↓

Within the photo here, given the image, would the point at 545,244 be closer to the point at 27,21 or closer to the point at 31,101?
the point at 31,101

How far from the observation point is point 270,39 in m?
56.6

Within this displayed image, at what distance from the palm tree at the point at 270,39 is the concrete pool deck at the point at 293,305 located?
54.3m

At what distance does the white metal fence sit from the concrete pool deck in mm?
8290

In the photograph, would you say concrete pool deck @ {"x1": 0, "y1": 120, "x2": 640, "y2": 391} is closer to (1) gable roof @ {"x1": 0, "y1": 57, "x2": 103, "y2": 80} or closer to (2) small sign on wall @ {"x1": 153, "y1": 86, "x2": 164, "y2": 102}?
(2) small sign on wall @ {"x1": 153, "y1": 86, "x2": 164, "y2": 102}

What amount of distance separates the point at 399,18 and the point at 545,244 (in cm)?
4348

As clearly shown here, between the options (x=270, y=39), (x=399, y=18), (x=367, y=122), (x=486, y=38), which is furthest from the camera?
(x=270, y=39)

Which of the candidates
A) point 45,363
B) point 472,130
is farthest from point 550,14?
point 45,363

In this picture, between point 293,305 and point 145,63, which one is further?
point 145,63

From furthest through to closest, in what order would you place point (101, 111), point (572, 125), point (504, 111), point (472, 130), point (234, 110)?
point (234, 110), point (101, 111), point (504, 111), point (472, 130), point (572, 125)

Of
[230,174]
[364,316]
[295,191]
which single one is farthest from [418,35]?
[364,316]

↑
↓

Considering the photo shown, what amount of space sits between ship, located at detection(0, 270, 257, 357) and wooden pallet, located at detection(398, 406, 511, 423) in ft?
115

↑

Copy out verbatim the data from the line containing "In the photograph, would" up to and including the line containing "point (234, 110), point".

_EXERCISE ANSWER:_
In the photograph, would you say concrete pool deck @ {"x1": 0, "y1": 120, "x2": 640, "y2": 391} is closer to (1) gable roof @ {"x1": 0, "y1": 57, "x2": 103, "y2": 80} or closer to (2) small sign on wall @ {"x1": 153, "y1": 86, "x2": 164, "y2": 102}?
(2) small sign on wall @ {"x1": 153, "y1": 86, "x2": 164, "y2": 102}

What amount of distance separates the point at 399,18 and the point at 545,244 (in cm)?
4348

As clearly shown here, between the options (x=270, y=39), (x=399, y=18), (x=367, y=122), (x=486, y=38), which is furthest from the camera?
(x=270, y=39)

Which of the candidates
A) point 45,363
B) point 472,130
is farthest from point 550,14?
point 45,363

In this picture, between point 293,305 and point 145,63, which one is further?
point 145,63

From furthest through to closest, in what order would you place point (101, 111), point (572, 125), point (504, 111), point (472, 130), point (234, 110)?
point (234, 110), point (101, 111), point (504, 111), point (472, 130), point (572, 125)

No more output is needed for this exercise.